BUSINESS DAY/ 13 NOVEMBER 8.43 / LINDA ENSOR
The code requires companies to procure at least 60% of their defence materials and technologies from local producers
Rob Davies. Picture: BUSINESS DAY
Trade and industry minister Rob Davies has gazetted the broad-based BEE sector code for the defence sector in a bid to accelerate the pace of transformation in the industry.
The code requires companies to procure at least 60% of their defence materials and technologies from local producers. Another highlight is that the black ownership target has been increased to 30%, which is higher than the 25% benchmark of the generic codes.
The minister emphasised the importance of localisation to improve industry and grow the economy. “We therefore applaud the defence sector for creating a link between localisation and empowerment in this sector code.

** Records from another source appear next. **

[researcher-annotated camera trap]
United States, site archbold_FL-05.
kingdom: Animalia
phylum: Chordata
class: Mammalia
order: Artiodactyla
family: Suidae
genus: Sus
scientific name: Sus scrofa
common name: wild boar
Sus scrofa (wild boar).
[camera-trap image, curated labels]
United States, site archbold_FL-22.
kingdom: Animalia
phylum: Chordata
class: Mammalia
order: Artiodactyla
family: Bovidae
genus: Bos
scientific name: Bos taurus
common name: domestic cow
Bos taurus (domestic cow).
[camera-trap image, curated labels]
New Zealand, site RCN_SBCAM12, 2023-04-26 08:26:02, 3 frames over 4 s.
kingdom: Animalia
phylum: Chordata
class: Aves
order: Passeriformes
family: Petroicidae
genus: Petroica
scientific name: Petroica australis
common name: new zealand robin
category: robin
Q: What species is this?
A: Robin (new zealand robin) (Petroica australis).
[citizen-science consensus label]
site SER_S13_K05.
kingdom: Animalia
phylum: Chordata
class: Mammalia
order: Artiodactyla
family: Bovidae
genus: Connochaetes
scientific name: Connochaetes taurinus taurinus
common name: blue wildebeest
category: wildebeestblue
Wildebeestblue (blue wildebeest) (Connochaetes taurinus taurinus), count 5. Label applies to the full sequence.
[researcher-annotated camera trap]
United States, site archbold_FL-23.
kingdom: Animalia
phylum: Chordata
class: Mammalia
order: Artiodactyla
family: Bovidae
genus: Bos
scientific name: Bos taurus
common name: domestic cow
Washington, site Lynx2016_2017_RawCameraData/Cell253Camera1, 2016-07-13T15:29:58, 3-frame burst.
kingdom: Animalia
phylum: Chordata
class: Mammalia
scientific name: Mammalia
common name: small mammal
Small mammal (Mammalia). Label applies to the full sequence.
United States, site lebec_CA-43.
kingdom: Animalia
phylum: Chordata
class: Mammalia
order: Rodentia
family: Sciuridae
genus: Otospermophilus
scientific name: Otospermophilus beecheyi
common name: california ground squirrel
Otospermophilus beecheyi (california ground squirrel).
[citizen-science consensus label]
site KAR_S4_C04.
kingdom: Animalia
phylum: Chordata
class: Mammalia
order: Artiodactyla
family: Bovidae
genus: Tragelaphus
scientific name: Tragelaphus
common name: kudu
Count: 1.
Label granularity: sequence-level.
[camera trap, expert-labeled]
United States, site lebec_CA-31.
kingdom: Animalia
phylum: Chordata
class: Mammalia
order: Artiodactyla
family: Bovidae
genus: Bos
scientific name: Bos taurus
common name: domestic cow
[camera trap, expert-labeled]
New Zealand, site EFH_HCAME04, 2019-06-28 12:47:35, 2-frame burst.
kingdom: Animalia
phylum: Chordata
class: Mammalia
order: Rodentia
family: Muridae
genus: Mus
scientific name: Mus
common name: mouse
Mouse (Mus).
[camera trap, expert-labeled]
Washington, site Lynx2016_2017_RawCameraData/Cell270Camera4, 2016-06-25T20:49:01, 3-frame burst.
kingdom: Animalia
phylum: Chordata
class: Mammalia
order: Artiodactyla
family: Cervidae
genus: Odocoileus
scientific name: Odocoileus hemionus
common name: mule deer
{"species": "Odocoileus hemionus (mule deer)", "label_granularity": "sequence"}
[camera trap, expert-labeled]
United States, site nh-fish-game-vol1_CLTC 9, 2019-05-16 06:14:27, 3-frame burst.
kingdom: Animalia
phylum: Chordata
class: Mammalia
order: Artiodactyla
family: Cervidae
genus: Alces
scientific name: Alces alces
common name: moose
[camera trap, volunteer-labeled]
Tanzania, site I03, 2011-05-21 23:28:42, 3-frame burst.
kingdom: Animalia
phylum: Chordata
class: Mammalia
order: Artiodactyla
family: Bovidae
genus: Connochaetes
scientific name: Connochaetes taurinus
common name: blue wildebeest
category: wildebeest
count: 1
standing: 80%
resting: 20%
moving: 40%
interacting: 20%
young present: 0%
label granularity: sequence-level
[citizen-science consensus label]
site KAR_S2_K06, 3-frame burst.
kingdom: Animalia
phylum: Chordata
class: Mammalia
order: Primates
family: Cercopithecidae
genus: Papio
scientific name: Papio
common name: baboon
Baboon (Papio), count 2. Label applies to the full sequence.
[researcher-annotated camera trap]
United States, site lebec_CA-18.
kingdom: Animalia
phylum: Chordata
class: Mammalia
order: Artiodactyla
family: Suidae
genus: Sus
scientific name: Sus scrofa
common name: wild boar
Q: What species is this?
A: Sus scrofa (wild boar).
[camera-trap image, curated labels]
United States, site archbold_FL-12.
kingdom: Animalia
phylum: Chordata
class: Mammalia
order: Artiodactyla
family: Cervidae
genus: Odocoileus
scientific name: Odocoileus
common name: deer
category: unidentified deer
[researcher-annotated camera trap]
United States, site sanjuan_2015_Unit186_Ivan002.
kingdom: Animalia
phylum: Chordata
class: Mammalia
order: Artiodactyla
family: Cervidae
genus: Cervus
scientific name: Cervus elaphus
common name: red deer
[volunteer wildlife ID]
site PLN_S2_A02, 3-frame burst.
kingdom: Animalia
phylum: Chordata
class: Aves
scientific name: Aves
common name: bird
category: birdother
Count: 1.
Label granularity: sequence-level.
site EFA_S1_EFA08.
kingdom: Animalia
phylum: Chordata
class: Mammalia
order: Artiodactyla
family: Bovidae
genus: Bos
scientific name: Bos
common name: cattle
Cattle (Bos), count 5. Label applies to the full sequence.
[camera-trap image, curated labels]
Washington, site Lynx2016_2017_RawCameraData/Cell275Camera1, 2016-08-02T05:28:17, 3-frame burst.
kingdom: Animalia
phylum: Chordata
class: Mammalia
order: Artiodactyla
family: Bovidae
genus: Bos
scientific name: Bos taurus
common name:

“All entities operating in the SA defence industry in its entirety, including national or provincial departments, state-owned and private enterprises, will from the date of gazette of the sector code be measured according to its provisions,” Davies said in a statement on Monday.
“This includes those entities providing products and services to the state — whether they are procured from local or foreign-owned enterprises, defence-manufacturing enterprises, research and development enterprises and other entities, as well as any roleplayer and stakeholder that might opt in.”
The National Defence Industry Council established a team to develop a sector code. The team, which comprised officials of the department of defence, Armscor, SA Aerospace Maritime and Defence Industries Association, drafted the code after a process of consultation and negotiation.
Davies said analysis of the comments received during the 60-day public commentary period showed there was general support for the sector code.
Defence and military veterans minister Nosiviwe Mapisa-Nqakula will appoint a sector charter council to monitor implementation of the code and conduct regular reviews.
The preamble to the code notes the decline in local spending in the defence industry, the exclusion of black military veterans from the economy, the inability of SA defence businesses to meaningfully expand into the rest of the African continent, and the continued over-reliance of the industry on monopolies, oligopolies and foreign enterprises.
In terms of the code, stakeholders have committed themselves to achieving a minimum ownership target of 25% held by black people in the first year after promulgation of the code, 30% in the second year and 35% in the third year. They also committed to achieving a minimum of 10% economic interest held by black women in the first year and 15% in the second and third years.
The code also places an obligation on foreign enterprises to place 75% of their contractual obligations under the defence industrial participation programme with BBBEE-compliant suppliers.